How to understand (maybe, informally) why the intersection of two quadrics in general position in $\mathbb{CP}^3$ is an elliptic curve?
It is obvious that it is a compact 2-manifold, i.e. a sphere with handles, but how to find its genus? I suppose one can apply Mayer-Vietoris sequence, but the union of two quadrics seems to be hard to realise.

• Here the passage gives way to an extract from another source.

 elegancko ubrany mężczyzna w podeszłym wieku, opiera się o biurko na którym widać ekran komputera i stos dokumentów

Update: I was told that it is possible to use Riemann-Hurwitz formula. Let us choose two lines $a$ and $l$ and project all points from $a$ to $l$. Than it will be branched covering, with 4 sheets by Bezout's theorem. It shoould be $$0=\chi(\text{intersection})=\chi(l=\mathbb{CP}^1)*\text{sheets}-\text{ramification}=2*4-8,$$ but is there an easy way to see these ramification points?

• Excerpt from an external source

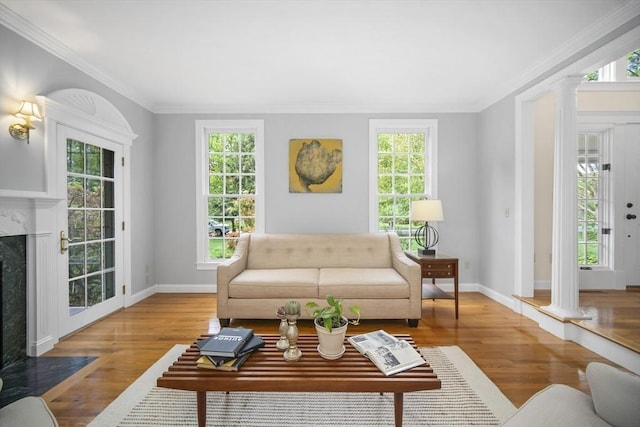 living area featuring decorative columns, plenty of natural light, wood finished floors, and crown molding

Your comments about Mayer-Vietoris seem off kilter a bit (you would need to write the intersection $X=Q\cap Q'$ as a union of two good sets). Although there may be an ad hoc approach, the standard approach is to use the adjunction formula. We compute the canonical bundle in two steps: $$K_Q \cong K_{\Bbb P^3}\otimes\mathscr O_{\Bbb P^3}(2)\big|_Q \cong\mathscr O_Q(-2), \text{ and } K_X \cong K_Q\otimes \mathscr O_Q(2)\big|_X \cong \mathscr O_X.$$ The genus formula for smooth curves tells us that trivial canonical bundle is equivalent to $g=1$.
EDIT: Cool argument you've added with Riemann-Hurwitz. One elementary way to get the $8$ is this: Say the line $\ell$ is given by homogeneous linear equations $L_1=L_2=0$ and the two quadrics are $Q_1=0$ and $Q_2=0$, respectively. You get another quadric surface by taking the equation $$D=\left|\begin{matrix} - & dL_1 & - \\- & dL_2 & - \\- & dQ_1 & - \\- & dQ_2 & - \end{matrix}\right| = 0.$$ The exercise is to show that points of $X\cap D$ correspond to points of the curve $X=Q_1\cap Q_2$ where the projection $\pi_a$ from $X$ to $\ell$ ramifies. By Bezout, since $X$ has degree $4$ and $D$ has degree $2$, we get $8$ such points.